The rules came into force on the 8 July and cover the procedure for monitoring and licensing of Know-Your-Customer (hereinafter – KYC) utility service providers' activities. Articles 172 and 173 of the Law foresee that the Cabinet shall determine the requirements for updating information, including personal data, by using the KYC utility, the time periods for the storage of certain information as well as the requirements and procedures for obtaining, suspension of operation, re-registration and cancellation of the mandatory license of the KYC utility service provider. The authority responsible for implementing these oversight mechanisms is the Data State Inspectorate (hereinafter – DSI).

The new rules mainly apply to service providers and aim to fill an important gap in the complex system of existing KYC procedures that these companies must comply with. To meet the ever-growing demands of various AML and sanction regimes the legislator delegated the Cabinet to create the legal framework to enable the subjects of the Law to share their customer research data on a common platform outside of their groups, namely, on the KYC utility. Two different KYC utilities are to be implemented – the Open Shared utility and the Closed Shared utility. The distinction between the two is that the provider of an Open Shared KYC tool will process larger volumes of data coming from both public information systems and private databases. Companies dealing with KYC procedures will now be able to share the information available to them as well as gain information from other contributors (including state authorities) regarding a client’s status, activities, or other relevant data. The new tools will hopefully aid the service providers in the fight against crime by enabling the information to circulate more effectively and safely.

However, the annotation of the rules makes no mistake in that these tools present certain risks regarding clients’ data privacy and security. Therefore, only properly licensed parties will be allowed to access and utilize the planned platform for information exchange purposes. To obtain the license the individual or the company must meet the criteria set out in the new rules. For example, for a legal person the criteria include not having any tax debt, having appointed a certified data protection specialist, and not having any administrative fines imposed upon them within the last year. Additional terms apply to individuals (beneficial owners, shareholders, or board members of service providers) such as having an impeccable reputation and no criminal record. The DSI will base its assessment of reputation on the principle that a person has an unblemished reputation in the absence of facts that point to the contrary. Account will also be taken of a person’s overall good faith regarding the performance of their obligations under the legislation.

On the other hand, the rules also foresee mandatory civil liability insurance for licensed service providers in case of damages that could be caused to third persons due to incorrect or even malicious usage of the KYC utilities. This goes to show that the legislator considered the possible dual effects of the new tools by making sure their use is safe for all parties involved. The minimum limit of liability is set to EUR 50 000 per year as well as an excess of not more than EUR 1 500 per occurrence is provided.

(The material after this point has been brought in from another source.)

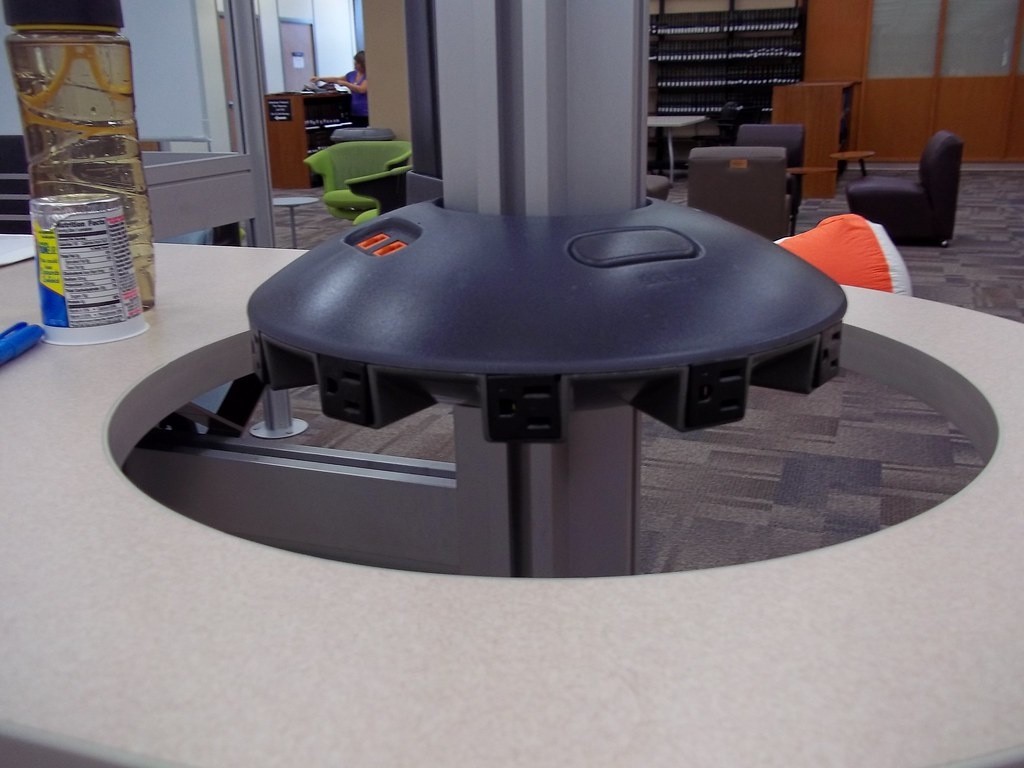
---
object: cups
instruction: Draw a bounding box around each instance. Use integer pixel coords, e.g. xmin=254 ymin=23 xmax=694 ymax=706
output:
xmin=4 ymin=0 xmax=156 ymax=313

The annotation of the rules anticipates the first three licenses to be issued in 2022, with a further gradual growth expected to lead to seven licenses in 2024 (three for the Open Shared tool and four for the Closed Shared tool). The service providers most interested in having access to the new utility are large credit and financial institutions. This new technological and regulatory advance in cooperation will hopefully ease the exchange of customer due diligence information while reducing the administrative burden on credit and financial institutions requesting customer due diligence information as well as on the subjects providing the information. The burden will also be reduced for public authorities which currently serve each subject separately.